# [Reading passage]
────────────────
Memory 104 may store program instructions and/or data on which program instructions may operate. By way of example, memory 104 may store these program instructions on a non-transitory, computer-readable medium, such that the instructions are executable by processor 102 to carry out any of the methods, processes, or operations disclosed in this specification or the accompanying drawings.

As shown in FIG. 1, memory 104 may include firmware 104A, kernel 104B, and/or applications 104C. Firmware 104A may be program code used to boot or otherwise initiate some or all of computing device 100. Kernel 104B may be an operating system, including modules for memory management, scheduling and management of processes, input/output, and communication. Kernel 104B may also include device drivers that allow the operating system to communicate with the hardware modules (e.g., memory units, networking interfaces, ports, and buses) of computing device 100. Applications 104C may be one or more user-space software programs, such as web browsers or email clients, as well as any software libraries used by these programs. Memory 104 may also store data used by these and other programs and applications.
────────────────
# [Direction a]
Reproduce verbatim the rows from the line that contains "How far is (710,539)" through the line that contains "20.8 meters", including both of those lines.
The passage and the rows have no connection to each other.
────────────────
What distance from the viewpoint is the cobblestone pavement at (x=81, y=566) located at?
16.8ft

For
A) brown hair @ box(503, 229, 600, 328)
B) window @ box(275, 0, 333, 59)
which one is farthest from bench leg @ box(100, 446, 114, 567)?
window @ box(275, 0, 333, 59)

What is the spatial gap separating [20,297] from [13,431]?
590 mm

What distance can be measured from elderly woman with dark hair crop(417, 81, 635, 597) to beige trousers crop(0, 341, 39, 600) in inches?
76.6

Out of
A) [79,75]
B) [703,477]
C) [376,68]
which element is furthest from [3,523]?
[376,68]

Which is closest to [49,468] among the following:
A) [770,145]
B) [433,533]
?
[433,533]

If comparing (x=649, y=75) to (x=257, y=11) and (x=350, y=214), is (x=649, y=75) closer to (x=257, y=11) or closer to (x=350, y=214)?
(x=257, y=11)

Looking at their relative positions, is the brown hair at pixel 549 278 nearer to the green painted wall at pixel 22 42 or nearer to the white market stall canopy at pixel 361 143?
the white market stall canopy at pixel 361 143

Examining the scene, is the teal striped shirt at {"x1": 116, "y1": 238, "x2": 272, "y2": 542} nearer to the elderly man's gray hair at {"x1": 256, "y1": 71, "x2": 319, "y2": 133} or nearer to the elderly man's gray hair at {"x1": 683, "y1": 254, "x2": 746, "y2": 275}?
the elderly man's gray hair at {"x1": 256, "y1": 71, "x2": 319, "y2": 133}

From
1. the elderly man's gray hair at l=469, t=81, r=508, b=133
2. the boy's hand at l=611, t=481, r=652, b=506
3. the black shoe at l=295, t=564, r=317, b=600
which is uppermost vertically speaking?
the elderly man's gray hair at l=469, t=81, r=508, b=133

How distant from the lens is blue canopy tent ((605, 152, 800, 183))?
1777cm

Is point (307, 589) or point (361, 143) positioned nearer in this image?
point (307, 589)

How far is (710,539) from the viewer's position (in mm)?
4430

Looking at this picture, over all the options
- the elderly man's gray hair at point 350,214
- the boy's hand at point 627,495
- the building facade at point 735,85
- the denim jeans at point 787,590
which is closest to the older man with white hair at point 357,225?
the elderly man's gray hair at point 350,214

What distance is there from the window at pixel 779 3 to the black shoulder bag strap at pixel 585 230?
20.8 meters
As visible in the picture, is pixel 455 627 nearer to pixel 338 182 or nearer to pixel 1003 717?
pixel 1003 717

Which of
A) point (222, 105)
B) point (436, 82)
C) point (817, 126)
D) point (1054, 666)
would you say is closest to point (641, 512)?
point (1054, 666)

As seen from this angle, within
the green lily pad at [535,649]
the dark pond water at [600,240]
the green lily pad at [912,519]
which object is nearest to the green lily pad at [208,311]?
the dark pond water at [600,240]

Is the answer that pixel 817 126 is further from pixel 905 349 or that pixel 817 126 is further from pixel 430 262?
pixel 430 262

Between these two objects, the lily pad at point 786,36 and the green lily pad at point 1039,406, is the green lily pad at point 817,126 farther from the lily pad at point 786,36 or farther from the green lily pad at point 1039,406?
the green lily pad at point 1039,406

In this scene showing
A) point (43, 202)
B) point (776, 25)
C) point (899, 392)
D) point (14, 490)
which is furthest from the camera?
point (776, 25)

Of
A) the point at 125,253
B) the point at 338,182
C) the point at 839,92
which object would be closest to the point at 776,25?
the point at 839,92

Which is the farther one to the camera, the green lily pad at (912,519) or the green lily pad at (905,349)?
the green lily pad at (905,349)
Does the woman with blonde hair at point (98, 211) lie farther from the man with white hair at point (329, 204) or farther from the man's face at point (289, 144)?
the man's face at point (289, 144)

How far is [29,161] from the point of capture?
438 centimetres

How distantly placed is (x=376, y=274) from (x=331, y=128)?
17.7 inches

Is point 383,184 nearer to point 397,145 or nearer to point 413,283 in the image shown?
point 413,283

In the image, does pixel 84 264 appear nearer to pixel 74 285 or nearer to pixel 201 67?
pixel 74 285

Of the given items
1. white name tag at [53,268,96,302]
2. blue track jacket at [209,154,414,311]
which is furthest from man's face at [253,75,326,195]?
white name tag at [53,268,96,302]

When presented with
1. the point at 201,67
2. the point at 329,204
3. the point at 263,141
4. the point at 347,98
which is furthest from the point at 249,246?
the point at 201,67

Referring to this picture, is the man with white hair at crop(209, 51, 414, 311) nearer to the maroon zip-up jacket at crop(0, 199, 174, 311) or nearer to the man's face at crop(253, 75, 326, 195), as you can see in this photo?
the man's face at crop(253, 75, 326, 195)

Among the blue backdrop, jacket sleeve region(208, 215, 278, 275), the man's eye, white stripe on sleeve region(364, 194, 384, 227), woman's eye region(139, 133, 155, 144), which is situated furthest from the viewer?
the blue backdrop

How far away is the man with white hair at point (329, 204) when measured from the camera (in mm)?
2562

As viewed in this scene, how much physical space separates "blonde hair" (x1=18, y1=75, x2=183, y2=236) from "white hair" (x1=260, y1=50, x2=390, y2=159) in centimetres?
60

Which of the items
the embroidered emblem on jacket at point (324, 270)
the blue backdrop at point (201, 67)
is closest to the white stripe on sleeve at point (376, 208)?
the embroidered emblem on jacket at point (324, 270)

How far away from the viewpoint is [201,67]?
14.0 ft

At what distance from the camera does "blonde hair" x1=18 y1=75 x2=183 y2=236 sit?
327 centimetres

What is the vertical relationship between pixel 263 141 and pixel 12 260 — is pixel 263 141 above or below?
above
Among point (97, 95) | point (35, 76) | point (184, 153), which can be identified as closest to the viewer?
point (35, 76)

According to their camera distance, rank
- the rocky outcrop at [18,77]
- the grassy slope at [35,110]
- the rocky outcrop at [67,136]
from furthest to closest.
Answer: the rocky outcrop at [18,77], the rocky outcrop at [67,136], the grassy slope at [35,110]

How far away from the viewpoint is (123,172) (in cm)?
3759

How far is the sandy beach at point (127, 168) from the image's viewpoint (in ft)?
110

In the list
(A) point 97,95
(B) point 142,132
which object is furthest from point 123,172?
────────────────
# [Direction b]
According to the passage about memory 104, what is firmware 104A used for?

# [Right answer a]
How far is (710,539) from the viewer's position (in mm)?
4430

Looking at this picture, over all the options
- the elderly man's gray hair at point 350,214
- the boy's hand at point 627,495
- the building facade at point 735,85
- the denim jeans at point 787,590
which is closest to the older man with white hair at point 357,225?
the elderly man's gray hair at point 350,214

What distance is there from the window at pixel 779 3 to the black shoulder bag strap at pixel 585 230?
20.8 meters

# [Right answer b]
It is program code used to boot or otherwise initiate some or all of computing device 100.